The Thrilling Chase for a Ghostly Particle to Unlock the Secrets of the Universe

by Ray Jayawardhana

Pub Date: Dec. 10th, 2013
ISBN: 978-0-374-22063-1
Publisher: Scientific American/Farrar, Straus and Giroux

An astrophysicist explains why scientists are eager to learn more about the elusive, “pathologically shy” neutrino.

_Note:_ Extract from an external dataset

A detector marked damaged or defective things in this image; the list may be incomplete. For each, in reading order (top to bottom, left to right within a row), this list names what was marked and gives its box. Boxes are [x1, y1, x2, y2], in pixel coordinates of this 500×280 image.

“[N]eutrinos are the most abundant matter particles in the universe,” writes Jayawardhana (Observational Astrophysics/Univ. of Toronto; Strange New Worlds: The Search for Alien Planets and Life beyond Our Solar System, 2011, etc.). “[A]bout a hundred-trillion neutrinos produced in the nuclear furnace at the Sun's core pass through your body every second…yet they do no harm and leave no trace.” The author traces their discovery to the dawn of the quantum age, when the release of radioactive materials appeared to challenge conservation of energy. In 1930, physicist Wolfgang Pauli suggested the existence of a putative, still-undetected particle (the neutrino) as a way to balance the energy equation. At that time, only three elementary particles (the proton, the electron and the photon) were known. With the discovery of the neutron, the role of the neutrino in transformations between neutrons and protons became clearer. Jayawardhana explains that despite the fact that fission and fusion release “staggering bursts of these particles,” their experimental verification only became possible as an outgrowth of the effort to produce an atomic bomb in the days leading up to World War I. “Since then,” he writes, “we have realized that the shy neutrinos hold the key to unraveling a great many cosmic mysteries.” Further experiments led to new anomalies and the recognition that the ghostly neutrino was not, as first thought, without mass. Today, we may now be on the verge of “solving the great mystery of how matter came to dominate the universe.”

Jayawardhana includes a fascinating account of the disputes between the theorists and experimentalists in this epic scientific adventure story with—as of yet—no last chapter.